Monday, April 20, 2009
The secret, social lives of bacteria
This video above is called The secret, social lives of bacteria, by a very dynamic speaking and brilliant molecular biologist named Bonnie Bassler of Princeton.
Unless you need to study about bacteria in some way, this 18 minute talk is pretty much all you need to know about bacteria and their impact on us. However, this is not just basic fundamental Bacteria 101. It also has cutting edge science put in such basic terms we could all understand it and be amazed. So even if you did study bacteria, there is likely something you can still learn from this talk. They need to show this video in any introductory class having anything to do with bacteria!
The amazing parts about this talk show a simple but potent system in the way bacteria strategically work together, and how we can use that system to negate their potential harm to us rather than killing them with antibiotics. Bacteria have to strategically work together because they are so small it is only together that they can have any impact on us. Their communications system is a simple but brilliant system of determining how many bacteria are in some locale, and bacteria of each types around them, and if that is sufficient numbers to do something. So much for having no brains! We have brains and yet we couldn’t hope to organize ourselves so effectively most of the time!

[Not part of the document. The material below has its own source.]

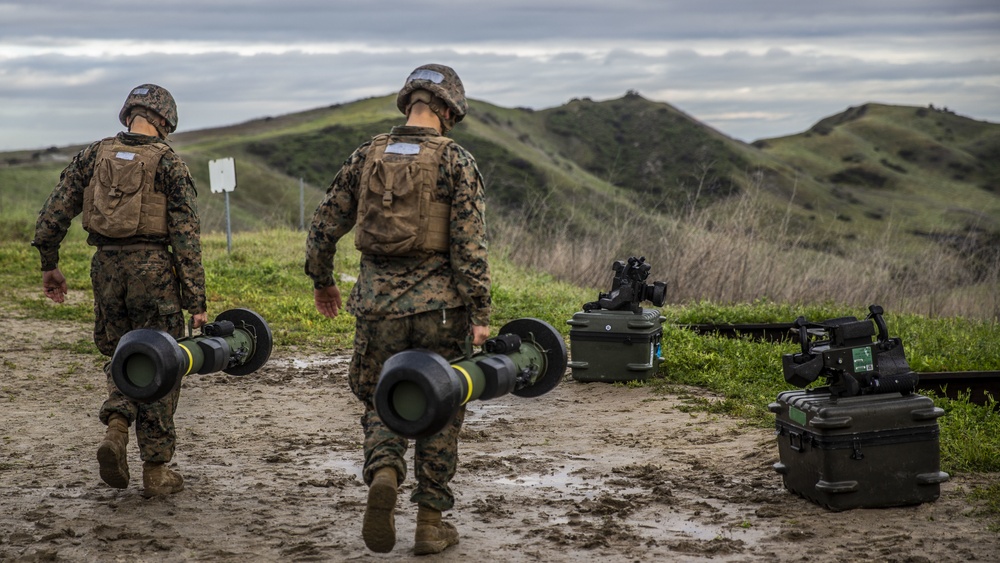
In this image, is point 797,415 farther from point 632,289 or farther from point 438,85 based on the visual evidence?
point 632,289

The language of bacteria is also discussed, and what’s shocking is the molecules they use to send out and receive to detect their numbers and identities all have a common root. No exceptions! It’s like our languages stemming from a common family! This discovery then allows us to create similar molecules to fool the bacteria into not doing what we don’t want them to, without killing them like antibiotics does. The reason for this is because antibiotics, in killing the bacteria, allows the ones that survive to mutate and become stronger. We are facing a huge antibiotic resistance from bacteria right now due to our overuse of antibiotics. If we keep this up, we will not win this war.
However, if we just fool the bacteria by running interference with their communication systems, to the point they never know there are enough of themselves to attack, they won’t mutate nearly as quickly. And we can do this specifically for all kinds of bacteria because their language molecules are very simple to determine.